Sometimes, at home, he’s on his laptop reading declassified documents or watching testimonies by Paul Hellyer, or other high-ranking officials who have testified to the existence of aliens. On other nights, he retreats to his rooftop.

“I lay down floating in my pool at night, just to see if I can spot anything in the sky.”

These days, Larry’s sourcing a pair of military-grade night vision goggles and a telescope. He believes he needs better equipment to see what he first saw in Taiwan.

“The goggles cost an easy four-figures and are only available in the black market,” he mentions. “They’re not easy to get.”

The Truth is Out There

Jordan Peele has made a name for himself over the past few years for his relentless, nail-biting horror films. His debut Get Out stunned audiences—a pulpy Hitchcockian thriller underlined by the violent realities of racial prejudice.

Peele’s 2019 film Us continued his flair for sharp subtext, although the weight of it threatened to bury the truly unsettling scares it offered.
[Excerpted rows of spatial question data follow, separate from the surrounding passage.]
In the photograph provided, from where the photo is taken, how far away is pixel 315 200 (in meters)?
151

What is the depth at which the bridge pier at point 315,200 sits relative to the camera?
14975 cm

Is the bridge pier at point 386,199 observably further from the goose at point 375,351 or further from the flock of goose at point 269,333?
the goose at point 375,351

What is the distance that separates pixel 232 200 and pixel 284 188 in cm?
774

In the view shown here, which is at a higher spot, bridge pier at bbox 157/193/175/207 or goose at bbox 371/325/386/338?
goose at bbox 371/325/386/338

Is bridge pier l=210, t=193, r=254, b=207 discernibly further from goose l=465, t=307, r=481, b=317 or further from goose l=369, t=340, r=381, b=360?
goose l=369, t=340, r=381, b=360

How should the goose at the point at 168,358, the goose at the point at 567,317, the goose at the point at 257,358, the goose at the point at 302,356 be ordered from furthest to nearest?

Refreshingly, Nope is primarily a UFO film. In true Peele fashion, it digs into much more: exploring our tacit acceptance of (and participation in) a culture of surveillance, the fragility of our place within the natural order of things, our obsession with spectacle on spectacle, and the stained legacy of Hollywood filmmaking.

It’s also his most horrifying film to date. Get Out revelled in chilling moments of unease and a lingering tension that escalated to a boiling point. Us exploded almost immediately like an apocalyptic reckoning.
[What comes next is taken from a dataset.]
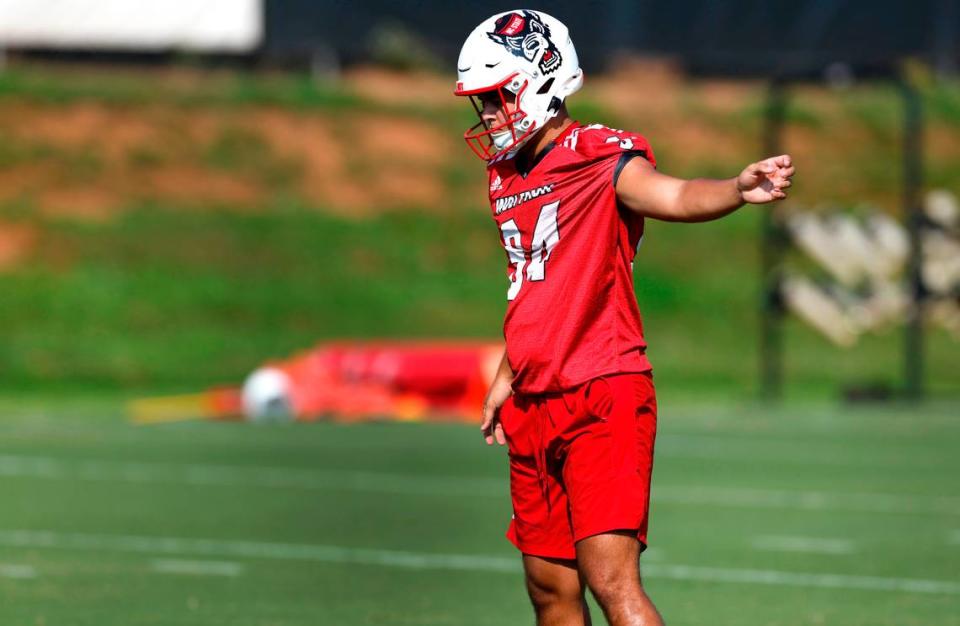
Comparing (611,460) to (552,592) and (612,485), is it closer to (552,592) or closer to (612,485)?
(612,485)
Meanwhile, Nope does something far simpler in concept: it forces you to look when you really don’t want to.

Larry was impressed by Nope. “I’ve never seen UFOs depicted like that,” he tells me as we walk out of the cinema.
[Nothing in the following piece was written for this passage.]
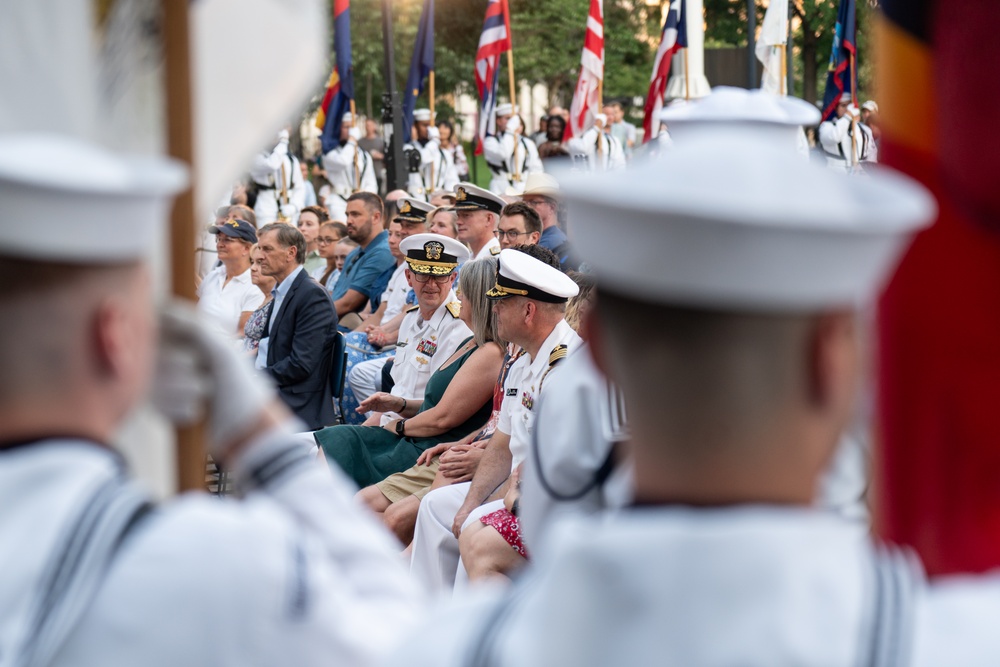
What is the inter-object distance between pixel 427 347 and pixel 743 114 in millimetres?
3920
He recalled various moments in the film that he thought mimicked real-life phenomena perfectly, all of which affirm signs of lurking flying objects (or the apocalypse, depending on who you ask).

Nope isn’t rife with jumpscares, but whenever it does happen, it works. Most of us in the audience recoiled in horror, happily, but Larry remained stoic. Maybe all those years of seeing weird objects have made him indifferent to the spectacle.

Most UFO films explore the idea of communicating with (or resisting) life forms outside of earth. Nope poses the rare question: Even if there is something out there, should we, instead, just mind our own business?

They’re Already Here

I brought this up to Larry, who remains unfazed. Everything that Larry has done since Taiwan has been a relentless effort to understand exactly what he saw.

But unlike many conspiracy theorists, I learn his preoccupation with UFOs isn’t one out of paranoia and distrust. Nothing to do with shape-shifting lizard people or a shadowy cabal pulling strings behind a velvet curtain.

“It’s actually just a quest for knowledge behind what all of this is,” he tells me.

“What is reality? What’s it really like? It’s an existential quest, in my opinion.”

Keke Palmer in Nope.

Conspiracy theories are considered fringe and dangerous when they arrive at an absolute: targeting groups of people, upending structures without addressing real-world crises.

I was ready to dismiss Larry’s ideas – the amount of times he says “do the research” veers on the side of anti-vaxxers. Nonetheless, his fascination is, weirdly enough, more relatable than expected.

At the core of his UFO obsession lies the one thing that does separate him from most ordinary Christians.

“Your theological viewpoint as a Christian is that you’re the ‘centre’ of everything,” he says. “That God created the universe, and humans are the child of God. We’re the centre of everything and nothing else matters.”

He brushes against this notion. When I began to leave church a decade ago, so did I.

The existence of aliens affirms his belief in a God. He thinks it’s a necessary reminder, in true Carl Sagan fashion, that the universe is much larger than we can imagine. We can either choose to leave it alone or start digging.

Peele stated in an interview that he loves how science fiction movies show us “the fear in our hearts that we are somehow alone, that we might be alone in this universe.”

Larry knows no such fear. But he hangs on to a singular truth that Peele would agree with, at least judging by Nope’s stunning climax: “We’re all collectively insignificant specks of dust.”